The move marked the first rate cut by the local central bank after leaving interest rates unchanged for 14 consecutive quarters, at a time when the global economy faces strong headwinds caused by the coronavirus disease COVID-19.
After the rate cut comes into force Friday, the central bank's discount rate will fall to 1.125 percent, the lowest in the country's history.
The previous lowest discount rate was 1.25 percent during the 2009 global financial crisis.
In addition, the rate on accommodations with collateral will drop to 1.50 percent and the rate on accommodations without collateral will decline to 3.375 percent, according to the central bank.
Market analysts said the central bank faced pressure to ease monetary policy, in particular after the U.S. Federal Reserve lowered its key interest rates 1 percentage point to zero on Sunday to combat the economic impact of COVID-19.
It was the second emergency rate cut by the Fed in just 15 days after an earlier reduction of 0.50 percentage points on March 3.
In addition to a cut in its key interest rates, the Fed also announced a new round of quantitative easing by injecting US$700 billion into the market.
Commenting on the rate cuts by central banks around the world, Wu Meng-tao (???), director of the sixth research division of the Taiwan Institute of Economic Research (TIER), said fears over the virus contagion has sent ripples through global equity markets and are expected to create systematic risks to the economy.
The rate reductions aim to avoid a credit crunch in the business sector, and prevent business closures, which could shore up public confidence in the economy, Wu said.

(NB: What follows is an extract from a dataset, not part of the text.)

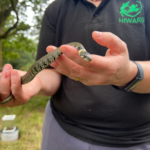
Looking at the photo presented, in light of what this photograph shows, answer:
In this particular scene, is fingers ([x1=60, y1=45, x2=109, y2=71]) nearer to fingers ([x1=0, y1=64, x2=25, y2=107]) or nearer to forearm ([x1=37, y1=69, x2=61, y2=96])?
fingers ([x1=0, y1=64, x2=25, y2=107])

Meanwhile, taking into account uncertainty created by the spread of COVID-19, the central bank also cut its forecast for growth in Taiwan's gross domestic product (GDP) for 2020 from 2.57 percent, made in early March, to 1.92 percent.
The central bank was more downbeat about the local economy with its prediction that GDP growth for 2020 will be under 2 percent.
In a hearing held at the Legislative Yuan Wednesday, Chu Tzer-ming (???), head of the Directorate General of Budget, Accounting and Statistics (DGBAS), told lawmakers that the local economy is expected to grow by at least 2 percent in 2020 on the back of the government's NT$100 billion (US$3.28 billion) stimulus efforts, including a special NT$60 billion budget.
In February, the DGBAS said it expected Taiwan's GDP to grow 2.37 percent in 2020, a downgrade from a forecast of 2.72 percent made in November, citing the spread of the virus.